> [VORLIEGENDER TEXT]:
________

Krefelder Vereine und Randsportarten Ein als Tanz getarnter Kampf

Serie · Bei diesem Kampf ist nicht nur der andere der Gegner, sondern auch man selbst: Capoeira ist eine Sportart zwischen Tanz, Kampfkunst und Akrobatik. Der Sport aus Brasilien hat eine besondere Geschichte.

 Capoeira wird auch im Krefelder Stadtwald trainiert. Ein wichtiger Teil dieses Sports ist die Musik.

Capoeira wird auch im Krefelder Stadtwald trainiert. Ein wichtiger Teil dieses Sports ist die Musik.

Foto: Lammertz, Thomas (lamm)

Brasilianische Rhythmen, Menschen, die singen, klatschen und Instrumente spielen, in ihrer Mitte mehrere Capoeiristas, die umeinander tanzen – oder kämpfen? Die Tritte gehen ins Leere, wie in einer perfekt abgestimmten Choreografie bewegen sie sich umeinander, schlagen Saltos, drehen sich, holen aus. Das ist Capoeira. Ein als Tanz getarnter Kampf, wie Tugce Yetim erklärt. „Capoeira ist entstanden, weil den Sklaven in Brasilien das Kämpfen verboten war. Sie trainierten, indem sie die Kampfübungen als Tanz ausgaben.“ Die 27-Jährige ist seit vier Jahren Capoeirista im Krefelder Verein Biriba Brasil. Seit mehr als einem Jahr ist Tugce Yetim Mitglied des Vorstandes und organisiert die Trainings.

________

[Zeilen]
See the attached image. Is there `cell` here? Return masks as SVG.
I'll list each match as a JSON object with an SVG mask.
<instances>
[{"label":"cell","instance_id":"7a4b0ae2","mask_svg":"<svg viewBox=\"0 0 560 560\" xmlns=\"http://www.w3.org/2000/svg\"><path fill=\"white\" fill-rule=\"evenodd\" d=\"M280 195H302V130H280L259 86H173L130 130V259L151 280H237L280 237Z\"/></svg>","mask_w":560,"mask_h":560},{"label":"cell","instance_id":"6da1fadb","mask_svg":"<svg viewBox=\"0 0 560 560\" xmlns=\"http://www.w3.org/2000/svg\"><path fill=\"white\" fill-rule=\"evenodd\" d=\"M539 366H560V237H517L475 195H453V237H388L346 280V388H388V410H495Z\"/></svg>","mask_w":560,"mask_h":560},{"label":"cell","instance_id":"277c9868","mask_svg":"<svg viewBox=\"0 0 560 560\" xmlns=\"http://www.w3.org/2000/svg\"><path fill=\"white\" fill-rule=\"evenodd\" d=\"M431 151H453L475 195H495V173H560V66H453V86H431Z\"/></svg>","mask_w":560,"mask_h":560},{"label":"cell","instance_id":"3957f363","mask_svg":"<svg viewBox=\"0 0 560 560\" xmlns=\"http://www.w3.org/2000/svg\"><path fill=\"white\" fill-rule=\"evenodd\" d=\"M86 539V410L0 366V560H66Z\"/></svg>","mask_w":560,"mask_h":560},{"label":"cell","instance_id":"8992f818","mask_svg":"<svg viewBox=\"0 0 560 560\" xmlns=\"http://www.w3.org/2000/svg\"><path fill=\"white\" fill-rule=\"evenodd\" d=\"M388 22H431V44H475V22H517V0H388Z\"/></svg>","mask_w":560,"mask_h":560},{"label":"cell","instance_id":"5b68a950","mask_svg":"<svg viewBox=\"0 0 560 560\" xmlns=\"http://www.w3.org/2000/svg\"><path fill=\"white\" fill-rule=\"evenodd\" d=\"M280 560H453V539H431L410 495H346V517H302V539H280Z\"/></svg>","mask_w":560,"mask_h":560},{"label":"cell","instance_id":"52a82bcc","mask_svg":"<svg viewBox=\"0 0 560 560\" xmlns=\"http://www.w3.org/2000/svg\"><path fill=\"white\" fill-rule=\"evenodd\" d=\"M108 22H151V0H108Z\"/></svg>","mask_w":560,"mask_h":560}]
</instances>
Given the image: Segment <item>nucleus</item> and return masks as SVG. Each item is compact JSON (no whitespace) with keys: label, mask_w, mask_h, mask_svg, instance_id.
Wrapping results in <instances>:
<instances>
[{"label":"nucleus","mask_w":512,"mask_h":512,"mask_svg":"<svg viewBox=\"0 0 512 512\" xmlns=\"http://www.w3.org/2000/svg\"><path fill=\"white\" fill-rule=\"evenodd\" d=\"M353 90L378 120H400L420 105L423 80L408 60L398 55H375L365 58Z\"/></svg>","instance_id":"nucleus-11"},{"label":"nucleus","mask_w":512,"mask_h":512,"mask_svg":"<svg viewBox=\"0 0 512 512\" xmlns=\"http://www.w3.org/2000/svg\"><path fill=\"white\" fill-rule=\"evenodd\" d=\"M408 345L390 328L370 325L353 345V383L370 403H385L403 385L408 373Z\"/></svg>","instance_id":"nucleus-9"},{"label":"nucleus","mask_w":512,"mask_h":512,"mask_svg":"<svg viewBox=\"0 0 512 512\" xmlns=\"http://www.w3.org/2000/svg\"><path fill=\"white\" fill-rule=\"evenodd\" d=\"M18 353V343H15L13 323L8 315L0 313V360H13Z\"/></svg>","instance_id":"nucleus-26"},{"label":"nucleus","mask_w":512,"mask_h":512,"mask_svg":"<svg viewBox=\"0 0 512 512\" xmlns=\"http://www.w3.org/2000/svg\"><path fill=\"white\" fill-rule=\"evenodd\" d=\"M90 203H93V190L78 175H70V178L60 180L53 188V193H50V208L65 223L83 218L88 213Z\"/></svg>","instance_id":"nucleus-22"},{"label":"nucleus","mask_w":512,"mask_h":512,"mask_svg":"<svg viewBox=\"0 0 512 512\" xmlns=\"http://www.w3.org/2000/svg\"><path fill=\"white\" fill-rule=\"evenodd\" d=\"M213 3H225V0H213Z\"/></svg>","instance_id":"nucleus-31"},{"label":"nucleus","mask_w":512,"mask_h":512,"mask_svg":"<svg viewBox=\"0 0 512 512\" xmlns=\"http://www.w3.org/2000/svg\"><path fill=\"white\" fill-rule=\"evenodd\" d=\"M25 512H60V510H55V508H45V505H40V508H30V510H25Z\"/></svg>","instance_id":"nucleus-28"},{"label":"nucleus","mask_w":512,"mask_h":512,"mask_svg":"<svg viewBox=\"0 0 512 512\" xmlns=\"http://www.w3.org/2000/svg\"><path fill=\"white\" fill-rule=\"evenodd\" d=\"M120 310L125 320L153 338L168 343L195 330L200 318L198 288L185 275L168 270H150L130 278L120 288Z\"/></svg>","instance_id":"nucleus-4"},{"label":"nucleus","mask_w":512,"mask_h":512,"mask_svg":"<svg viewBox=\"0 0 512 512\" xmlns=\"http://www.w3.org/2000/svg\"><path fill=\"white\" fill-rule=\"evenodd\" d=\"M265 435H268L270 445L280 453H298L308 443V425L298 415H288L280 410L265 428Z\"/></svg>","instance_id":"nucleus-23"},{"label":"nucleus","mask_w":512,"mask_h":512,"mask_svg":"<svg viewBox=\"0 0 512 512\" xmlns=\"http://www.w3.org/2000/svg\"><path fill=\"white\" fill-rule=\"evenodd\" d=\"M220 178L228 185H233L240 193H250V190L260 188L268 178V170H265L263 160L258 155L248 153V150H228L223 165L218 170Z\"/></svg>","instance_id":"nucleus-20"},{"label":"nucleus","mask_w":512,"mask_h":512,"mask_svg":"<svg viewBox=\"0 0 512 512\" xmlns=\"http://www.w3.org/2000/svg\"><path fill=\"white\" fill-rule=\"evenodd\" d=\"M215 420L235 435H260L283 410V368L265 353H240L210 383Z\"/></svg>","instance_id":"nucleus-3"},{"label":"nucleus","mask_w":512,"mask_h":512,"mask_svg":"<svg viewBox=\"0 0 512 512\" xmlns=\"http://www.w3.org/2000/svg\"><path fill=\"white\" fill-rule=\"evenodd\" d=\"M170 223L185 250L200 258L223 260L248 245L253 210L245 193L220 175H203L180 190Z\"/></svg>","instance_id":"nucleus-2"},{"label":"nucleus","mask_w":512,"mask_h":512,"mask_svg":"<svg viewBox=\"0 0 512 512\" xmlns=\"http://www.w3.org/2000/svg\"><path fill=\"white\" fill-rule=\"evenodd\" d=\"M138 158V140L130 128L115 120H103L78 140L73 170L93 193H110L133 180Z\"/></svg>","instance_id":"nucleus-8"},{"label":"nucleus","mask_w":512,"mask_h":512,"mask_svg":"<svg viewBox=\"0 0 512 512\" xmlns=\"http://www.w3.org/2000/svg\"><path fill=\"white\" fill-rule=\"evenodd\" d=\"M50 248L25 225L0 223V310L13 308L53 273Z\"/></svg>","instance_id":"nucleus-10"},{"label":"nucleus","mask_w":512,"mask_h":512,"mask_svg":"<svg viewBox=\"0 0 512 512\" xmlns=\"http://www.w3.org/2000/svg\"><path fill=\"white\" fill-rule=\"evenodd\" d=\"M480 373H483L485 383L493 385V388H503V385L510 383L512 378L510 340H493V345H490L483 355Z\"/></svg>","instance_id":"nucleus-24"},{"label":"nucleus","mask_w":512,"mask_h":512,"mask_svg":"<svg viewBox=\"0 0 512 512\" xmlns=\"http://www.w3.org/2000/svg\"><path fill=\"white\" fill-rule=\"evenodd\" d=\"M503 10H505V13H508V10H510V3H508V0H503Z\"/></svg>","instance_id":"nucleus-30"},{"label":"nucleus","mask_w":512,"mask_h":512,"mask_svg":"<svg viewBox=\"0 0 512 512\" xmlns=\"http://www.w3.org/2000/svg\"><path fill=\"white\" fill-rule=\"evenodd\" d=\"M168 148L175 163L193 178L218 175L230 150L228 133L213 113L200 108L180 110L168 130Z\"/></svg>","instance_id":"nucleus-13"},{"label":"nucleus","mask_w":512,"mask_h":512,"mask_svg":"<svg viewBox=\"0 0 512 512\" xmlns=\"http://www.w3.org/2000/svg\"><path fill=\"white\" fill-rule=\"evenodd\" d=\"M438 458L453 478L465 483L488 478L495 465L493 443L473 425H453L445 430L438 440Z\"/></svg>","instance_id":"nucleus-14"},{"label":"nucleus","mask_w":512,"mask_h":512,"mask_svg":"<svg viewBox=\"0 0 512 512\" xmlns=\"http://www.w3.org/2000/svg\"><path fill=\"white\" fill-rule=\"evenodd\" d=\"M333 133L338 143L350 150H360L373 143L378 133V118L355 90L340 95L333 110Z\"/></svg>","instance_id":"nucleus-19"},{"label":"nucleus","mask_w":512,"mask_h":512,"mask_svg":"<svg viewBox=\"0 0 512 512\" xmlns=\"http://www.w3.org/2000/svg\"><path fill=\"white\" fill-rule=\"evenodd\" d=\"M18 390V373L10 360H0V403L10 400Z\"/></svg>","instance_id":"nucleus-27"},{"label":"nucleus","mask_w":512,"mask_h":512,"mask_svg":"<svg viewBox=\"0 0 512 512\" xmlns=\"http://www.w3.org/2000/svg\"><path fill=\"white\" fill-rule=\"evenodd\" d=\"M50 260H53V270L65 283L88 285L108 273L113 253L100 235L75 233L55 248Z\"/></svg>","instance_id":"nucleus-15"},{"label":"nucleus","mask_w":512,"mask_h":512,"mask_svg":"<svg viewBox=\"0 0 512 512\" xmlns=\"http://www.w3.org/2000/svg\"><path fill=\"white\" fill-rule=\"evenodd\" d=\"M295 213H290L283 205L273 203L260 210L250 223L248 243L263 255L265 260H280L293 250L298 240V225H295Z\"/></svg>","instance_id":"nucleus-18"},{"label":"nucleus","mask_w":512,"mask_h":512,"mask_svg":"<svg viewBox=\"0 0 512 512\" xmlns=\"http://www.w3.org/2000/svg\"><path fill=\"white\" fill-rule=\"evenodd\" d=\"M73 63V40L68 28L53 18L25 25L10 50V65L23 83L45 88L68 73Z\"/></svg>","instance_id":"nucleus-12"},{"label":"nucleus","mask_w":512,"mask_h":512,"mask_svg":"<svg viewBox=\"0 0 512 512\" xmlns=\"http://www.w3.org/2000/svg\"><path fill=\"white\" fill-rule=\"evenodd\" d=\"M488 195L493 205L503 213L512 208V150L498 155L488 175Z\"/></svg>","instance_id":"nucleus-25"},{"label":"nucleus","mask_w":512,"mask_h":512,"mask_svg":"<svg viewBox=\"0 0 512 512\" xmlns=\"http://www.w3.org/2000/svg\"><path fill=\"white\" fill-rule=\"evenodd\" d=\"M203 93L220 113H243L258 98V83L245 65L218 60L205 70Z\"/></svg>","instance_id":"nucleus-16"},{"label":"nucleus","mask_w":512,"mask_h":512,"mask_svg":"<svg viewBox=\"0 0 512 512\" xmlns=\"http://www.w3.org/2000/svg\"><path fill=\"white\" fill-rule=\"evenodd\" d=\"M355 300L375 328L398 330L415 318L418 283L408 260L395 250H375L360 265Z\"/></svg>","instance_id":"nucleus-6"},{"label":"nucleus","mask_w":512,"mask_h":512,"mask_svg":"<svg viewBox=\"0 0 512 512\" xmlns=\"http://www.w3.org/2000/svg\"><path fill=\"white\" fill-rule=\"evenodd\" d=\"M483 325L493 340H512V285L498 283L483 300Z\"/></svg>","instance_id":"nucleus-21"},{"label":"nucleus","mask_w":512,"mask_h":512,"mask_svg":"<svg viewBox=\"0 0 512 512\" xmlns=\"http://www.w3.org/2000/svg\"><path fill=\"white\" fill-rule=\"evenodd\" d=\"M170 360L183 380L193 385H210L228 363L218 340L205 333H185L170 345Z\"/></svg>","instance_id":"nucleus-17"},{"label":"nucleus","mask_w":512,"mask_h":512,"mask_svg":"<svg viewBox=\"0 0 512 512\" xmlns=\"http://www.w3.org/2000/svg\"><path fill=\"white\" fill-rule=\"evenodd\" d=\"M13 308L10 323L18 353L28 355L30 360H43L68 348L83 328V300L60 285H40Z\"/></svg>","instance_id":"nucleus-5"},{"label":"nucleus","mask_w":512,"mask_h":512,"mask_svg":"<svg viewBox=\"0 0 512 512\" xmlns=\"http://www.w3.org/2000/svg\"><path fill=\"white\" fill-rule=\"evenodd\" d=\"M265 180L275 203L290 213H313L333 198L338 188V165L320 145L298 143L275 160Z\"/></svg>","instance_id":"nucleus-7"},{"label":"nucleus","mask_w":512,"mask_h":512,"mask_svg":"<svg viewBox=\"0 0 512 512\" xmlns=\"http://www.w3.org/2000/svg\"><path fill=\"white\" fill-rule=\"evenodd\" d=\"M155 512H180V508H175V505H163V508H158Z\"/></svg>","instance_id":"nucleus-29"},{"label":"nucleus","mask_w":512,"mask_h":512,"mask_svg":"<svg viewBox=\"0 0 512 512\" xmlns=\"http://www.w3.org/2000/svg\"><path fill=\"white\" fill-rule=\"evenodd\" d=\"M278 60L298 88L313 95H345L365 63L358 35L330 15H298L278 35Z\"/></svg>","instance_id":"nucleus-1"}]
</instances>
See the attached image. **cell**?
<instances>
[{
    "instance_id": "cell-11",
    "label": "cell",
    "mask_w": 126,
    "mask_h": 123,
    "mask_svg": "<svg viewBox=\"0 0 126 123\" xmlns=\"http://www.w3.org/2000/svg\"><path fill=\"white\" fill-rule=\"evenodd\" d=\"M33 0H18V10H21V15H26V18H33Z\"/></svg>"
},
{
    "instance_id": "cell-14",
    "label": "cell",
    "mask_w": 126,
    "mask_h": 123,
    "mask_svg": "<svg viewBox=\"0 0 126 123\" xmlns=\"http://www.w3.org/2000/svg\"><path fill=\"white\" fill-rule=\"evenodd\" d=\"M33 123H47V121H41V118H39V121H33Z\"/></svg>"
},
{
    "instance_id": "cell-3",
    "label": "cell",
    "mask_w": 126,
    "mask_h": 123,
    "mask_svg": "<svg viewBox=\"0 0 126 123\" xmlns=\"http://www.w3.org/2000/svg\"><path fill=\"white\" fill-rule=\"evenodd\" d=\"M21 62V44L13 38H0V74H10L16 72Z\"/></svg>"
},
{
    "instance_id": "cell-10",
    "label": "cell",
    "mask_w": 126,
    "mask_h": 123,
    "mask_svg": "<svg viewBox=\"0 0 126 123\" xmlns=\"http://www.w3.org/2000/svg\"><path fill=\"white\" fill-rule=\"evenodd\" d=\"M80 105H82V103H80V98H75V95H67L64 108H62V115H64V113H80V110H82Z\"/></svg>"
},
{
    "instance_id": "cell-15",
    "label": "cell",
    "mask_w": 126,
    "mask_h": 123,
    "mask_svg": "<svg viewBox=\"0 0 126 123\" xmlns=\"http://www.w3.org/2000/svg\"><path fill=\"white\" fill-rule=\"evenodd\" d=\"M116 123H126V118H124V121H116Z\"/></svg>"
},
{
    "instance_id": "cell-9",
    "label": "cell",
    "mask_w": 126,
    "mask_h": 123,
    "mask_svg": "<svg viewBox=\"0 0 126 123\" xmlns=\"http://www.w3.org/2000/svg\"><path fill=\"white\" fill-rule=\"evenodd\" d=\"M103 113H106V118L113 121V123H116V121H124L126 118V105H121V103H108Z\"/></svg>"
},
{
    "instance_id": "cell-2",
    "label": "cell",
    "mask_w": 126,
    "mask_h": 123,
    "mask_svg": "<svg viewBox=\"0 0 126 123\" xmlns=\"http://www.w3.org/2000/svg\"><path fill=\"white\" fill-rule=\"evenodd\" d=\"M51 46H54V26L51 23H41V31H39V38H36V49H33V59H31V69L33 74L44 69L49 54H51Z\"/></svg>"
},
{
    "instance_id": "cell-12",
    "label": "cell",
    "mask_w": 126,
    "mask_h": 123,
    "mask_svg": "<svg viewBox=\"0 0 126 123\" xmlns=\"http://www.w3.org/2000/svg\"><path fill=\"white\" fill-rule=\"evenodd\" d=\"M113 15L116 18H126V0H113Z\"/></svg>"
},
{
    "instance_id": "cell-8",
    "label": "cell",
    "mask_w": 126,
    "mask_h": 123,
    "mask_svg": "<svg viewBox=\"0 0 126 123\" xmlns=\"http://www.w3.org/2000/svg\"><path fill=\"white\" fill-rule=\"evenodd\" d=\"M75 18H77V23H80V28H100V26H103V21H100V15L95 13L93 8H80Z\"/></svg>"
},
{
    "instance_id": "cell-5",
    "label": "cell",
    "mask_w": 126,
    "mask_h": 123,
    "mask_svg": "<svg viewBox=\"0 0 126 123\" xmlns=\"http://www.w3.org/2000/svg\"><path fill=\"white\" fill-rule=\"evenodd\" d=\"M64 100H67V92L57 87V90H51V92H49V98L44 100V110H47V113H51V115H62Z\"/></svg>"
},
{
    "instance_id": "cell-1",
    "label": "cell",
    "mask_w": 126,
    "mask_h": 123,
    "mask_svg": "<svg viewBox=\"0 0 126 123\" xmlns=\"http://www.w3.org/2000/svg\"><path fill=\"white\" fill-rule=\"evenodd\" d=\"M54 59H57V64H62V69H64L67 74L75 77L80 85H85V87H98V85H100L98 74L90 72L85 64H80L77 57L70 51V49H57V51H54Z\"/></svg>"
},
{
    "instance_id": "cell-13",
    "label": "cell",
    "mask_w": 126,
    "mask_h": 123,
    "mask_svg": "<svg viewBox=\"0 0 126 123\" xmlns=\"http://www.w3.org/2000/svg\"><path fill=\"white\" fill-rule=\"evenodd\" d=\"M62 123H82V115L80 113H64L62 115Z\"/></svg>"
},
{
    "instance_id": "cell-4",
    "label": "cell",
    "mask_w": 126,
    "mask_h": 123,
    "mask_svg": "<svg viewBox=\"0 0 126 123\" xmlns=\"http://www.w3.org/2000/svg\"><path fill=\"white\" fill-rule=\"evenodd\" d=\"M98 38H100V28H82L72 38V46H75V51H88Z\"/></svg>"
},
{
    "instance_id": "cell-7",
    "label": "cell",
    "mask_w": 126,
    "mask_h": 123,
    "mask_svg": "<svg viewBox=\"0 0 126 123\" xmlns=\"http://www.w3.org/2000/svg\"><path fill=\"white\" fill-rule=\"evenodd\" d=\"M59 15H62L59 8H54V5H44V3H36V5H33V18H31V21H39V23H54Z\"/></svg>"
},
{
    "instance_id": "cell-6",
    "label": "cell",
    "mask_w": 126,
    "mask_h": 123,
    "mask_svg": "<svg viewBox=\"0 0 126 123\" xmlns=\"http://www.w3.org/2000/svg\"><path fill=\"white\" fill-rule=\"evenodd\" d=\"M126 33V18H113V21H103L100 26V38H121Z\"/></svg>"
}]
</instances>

________

> [IHRE AUFGABEN]:
A. Prüfen Sie, ob die folgenden Aussagen mit dem Text über Capoeira übereinstimmen, und antworten Sie jeweils mit Ja oder Nein samt den entscheidenden Worten des Textes im genauen Wortlaut: (i) Tugce Yetim ist seit vier Jahren Capoeirista im Verein Biriba Brasil. (ii) Capoeira stammt aus Portugal. (iii) Tugce Yetim gehört seit mehr als fünf Jahren dem Vorstand an.
B. Schreiben Sie den Text über Capoeira in Krefeld im Anschluss an den letzten Satz weiter.

> [ERGEBNISSE JE AUFGABE]:
A.
(i) Ja: „Die 27-Jährige ist seit vier Jahren Capoeirista im Krefelder Verein Biriba Brasil.“
(ii) Nein: „Der Sport aus Brasilien hat eine besondere Geschichte.“
(iii) Nein: „Seit mehr als einem Jahr ist Tugce Yetim Mitglied des Vorstandes und organisiert die Trainings.“

B.
Der Verein „Die Wurzeln der Capoeira liegen im westlichen Afrika, von wo aus die meisten Sklaven während der Kolonialzeit nach Brasilien verschleppt wurden“, heißt es auf der Internetseite des Vereines. „Die Ursprünge unseres Vereines hingegen liegen in den 1980ern“, berichtet Yetim. „1989 folgte Mestre Requeijão im Alter von 19 Jahren seinem Meister von Brasilien nach Europa. Er lebte zunächst in Amsterdam und ging dann nach Deutschland, wo er in Köln, Düsseldorf und Bochum Capoeira unterrichtete und als Showkünstler arbeitete.“ In den darauffolgenden Jahren seien auch die Brüder nach Europa gegangen, und im Jahr 2002 gründeten sie ihre eigene Gruppe und gaben ihr den Namen Biriba Brasil. „Heute ist die Gruppe in acht deutschen Städten, in Frankreich, Irland, Israel, Ecuador, Spanien und Brasilien vertreten“, erzählt Yetim.

Die Krefelder Vereinsmitglieder haben somit die Möglichkeit, ihre Vereinsfreunde auf der ganzen Welt zu besuchen und mit ihnen in anderen Ländern zu trainieren. „Es ist toll, dort hinzureisen und die Leute kennenzulernen“, sagt die 27-Jährige.

 Tugce Yetim ist seit vier Jahren Capoeirista im Verein Biriba Brasil.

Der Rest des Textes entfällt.